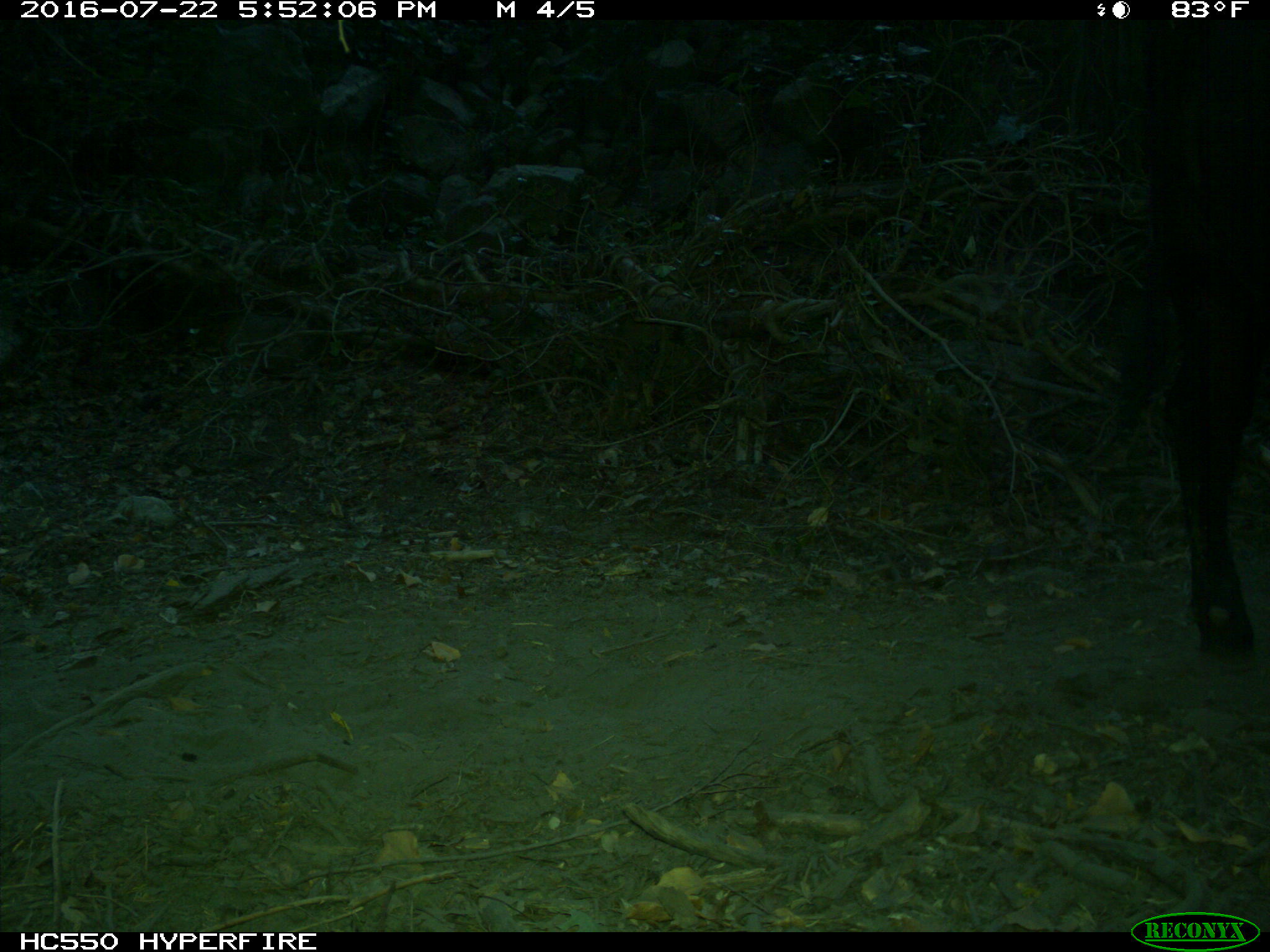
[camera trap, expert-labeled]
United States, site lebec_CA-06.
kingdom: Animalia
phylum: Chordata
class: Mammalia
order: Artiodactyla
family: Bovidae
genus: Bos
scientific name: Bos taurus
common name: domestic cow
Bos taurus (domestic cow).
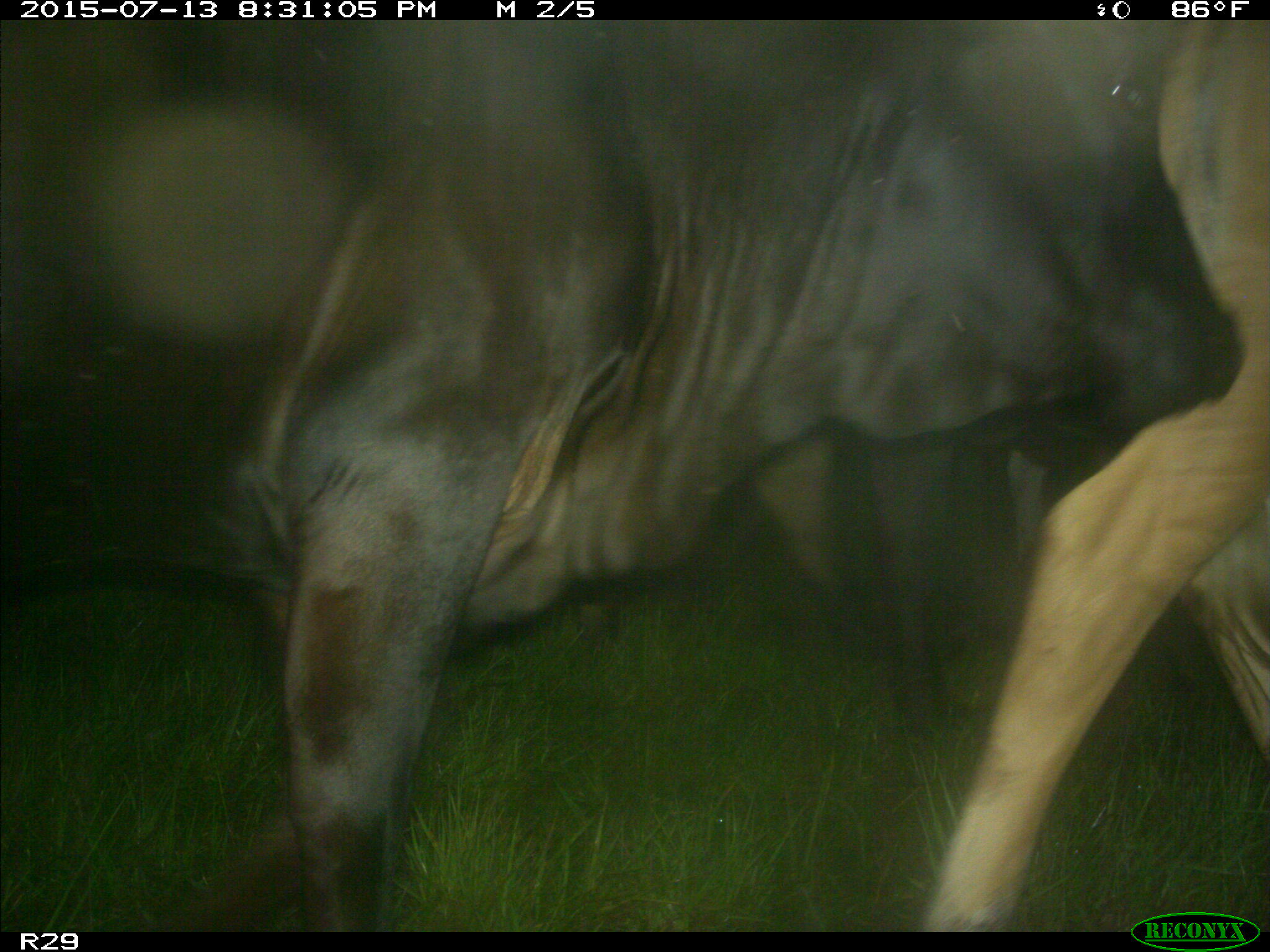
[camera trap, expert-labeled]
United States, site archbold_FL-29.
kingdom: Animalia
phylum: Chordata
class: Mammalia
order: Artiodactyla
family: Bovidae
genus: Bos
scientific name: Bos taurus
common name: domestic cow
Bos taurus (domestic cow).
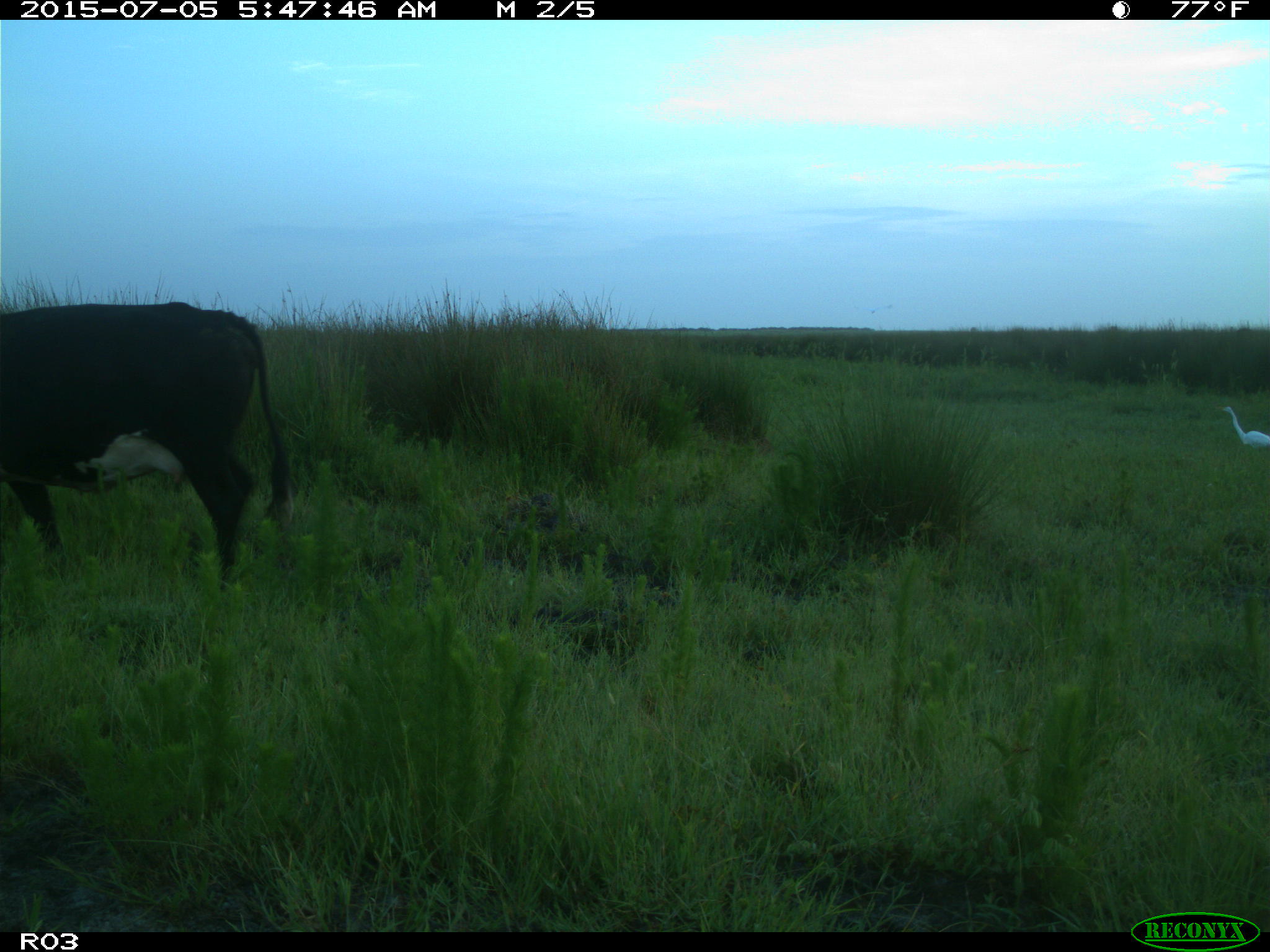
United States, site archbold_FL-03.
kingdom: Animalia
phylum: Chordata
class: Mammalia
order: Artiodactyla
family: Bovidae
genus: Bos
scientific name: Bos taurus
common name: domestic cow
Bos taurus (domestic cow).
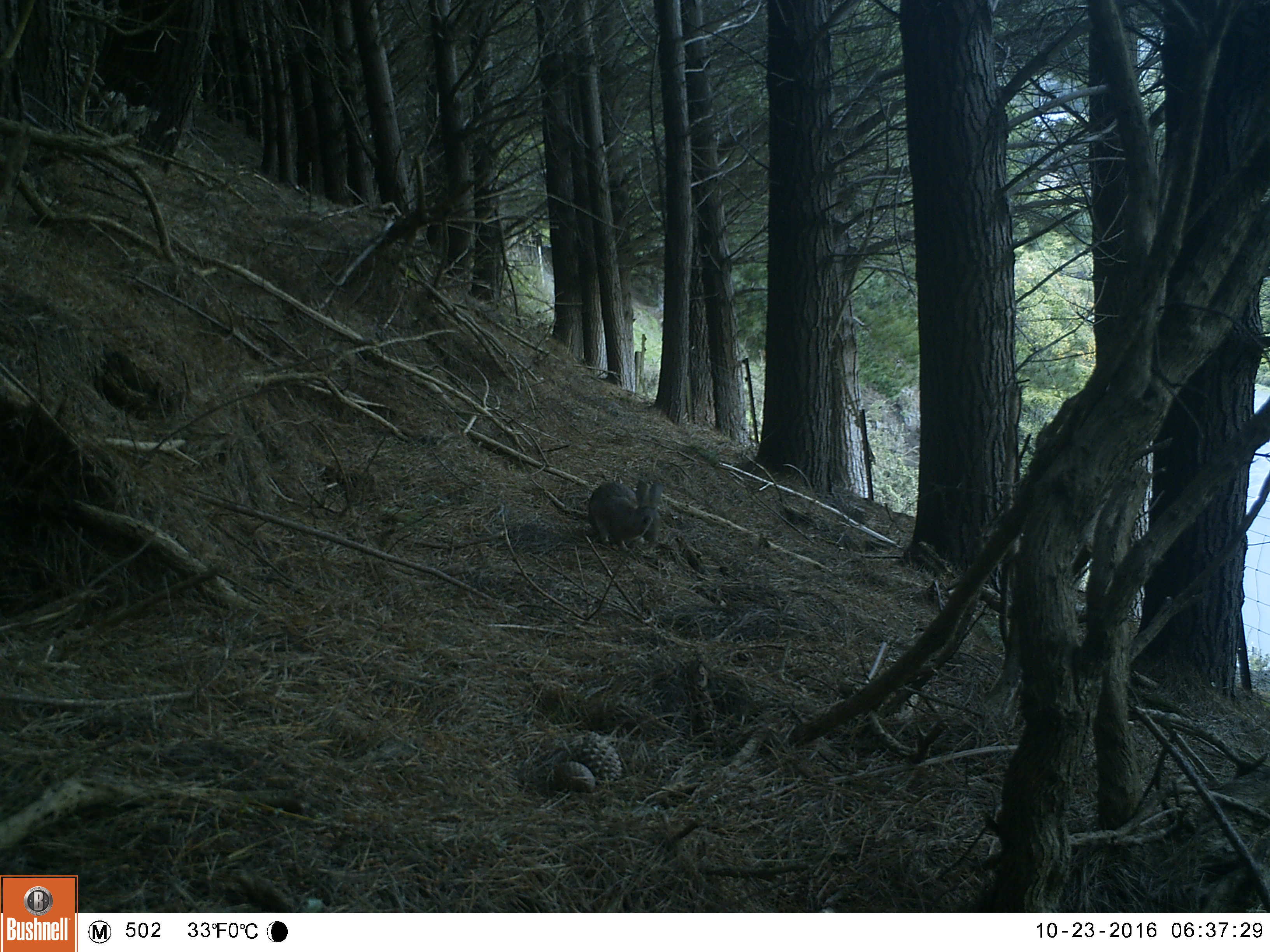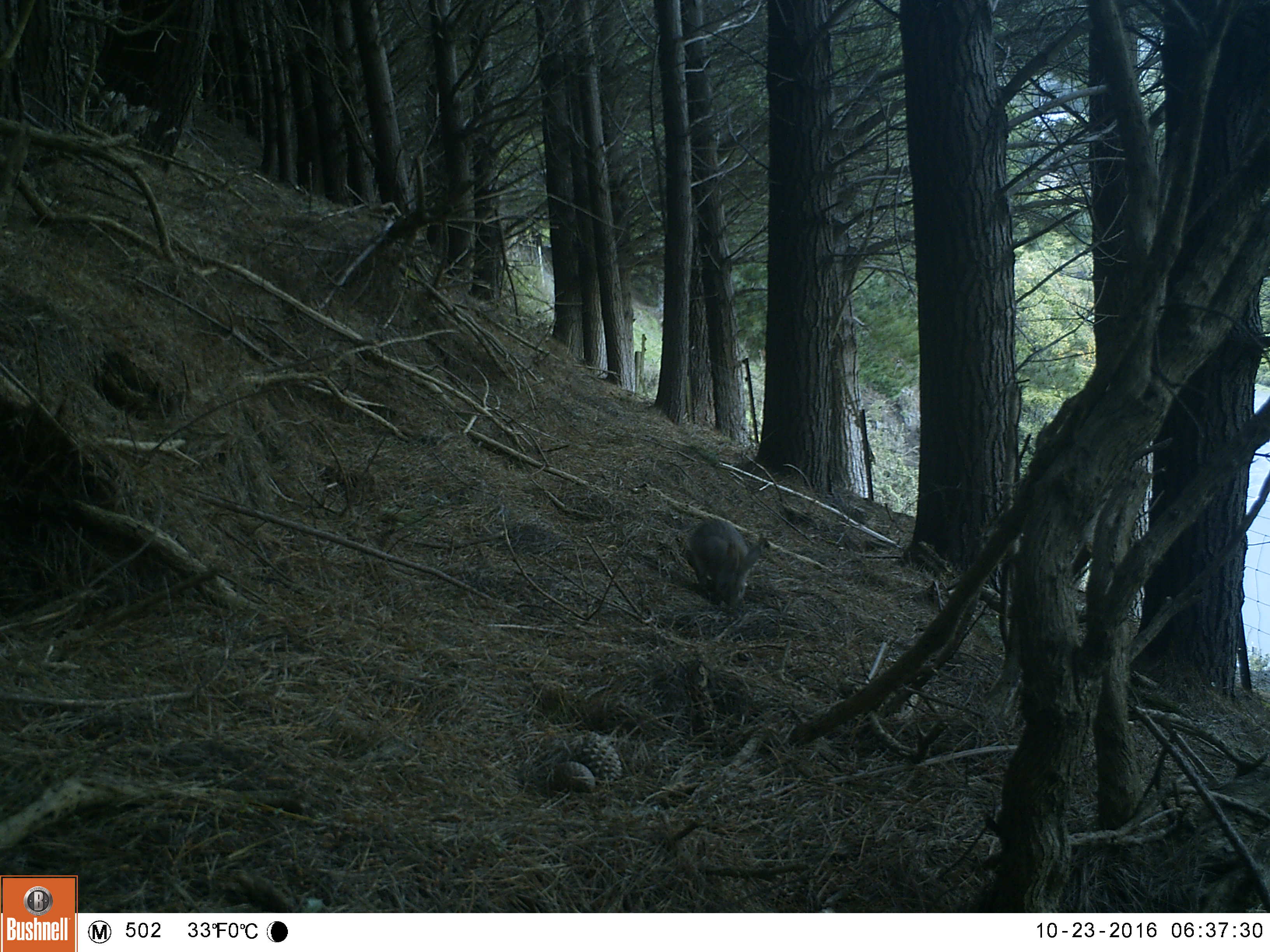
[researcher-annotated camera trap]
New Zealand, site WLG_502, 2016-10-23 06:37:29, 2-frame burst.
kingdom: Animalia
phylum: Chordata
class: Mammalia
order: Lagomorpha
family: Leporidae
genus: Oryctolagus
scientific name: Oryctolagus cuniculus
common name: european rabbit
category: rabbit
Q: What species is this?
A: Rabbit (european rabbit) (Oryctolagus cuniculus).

···

WHAT THE TASK REQUIRES.
Return all records exactly as they stand above, except for pictures.

WRITTEN SOLUTION.
[camera trap, expert-labeled]
United States, site lebec_CA-06.
kingdom: Animalia
phylum: Chordata
class: Mammalia
order: Artiodactyla
family: Bovidae
genus: Bos
scientific name: Bos taurus
common name: domestic cow
Bos taurus (domestic cow).
[camera trap, expert-labeled]
United States, site archbold_FL-29.
kingdom: Animalia
phylum: Chordata
class: Mammalia
order: Artiodactyla
family: Bovidae
genus: Bos
scientific name: Bos taurus
common name: domestic cow
Bos taurus (domestic cow).
United States, site archbold_FL-03.
kingdom: Animalia
phylum: Chordata
class: Mammalia
order: Artiodactyla
family: Bovidae
genus: Bos
scientific name: Bos taurus
common name: domestic cow
Bos taurus (domestic cow).
[researcher-annotated camera trap]
New Zealand, site WLG_502, 2016-10-23 06:37:29, 2-frame burst.
kingdom: Animalia
phylum: Chordata
class: Mammalia
order: Lagomorpha
family: Leporidae
genus: Oryctolagus
scientific name: Oryctolagus cuniculus
common name: european rabbit
category: rabbit
Q: What species is this?
A: Rabbit (european rabbit) (Oryctolagus cuniculus).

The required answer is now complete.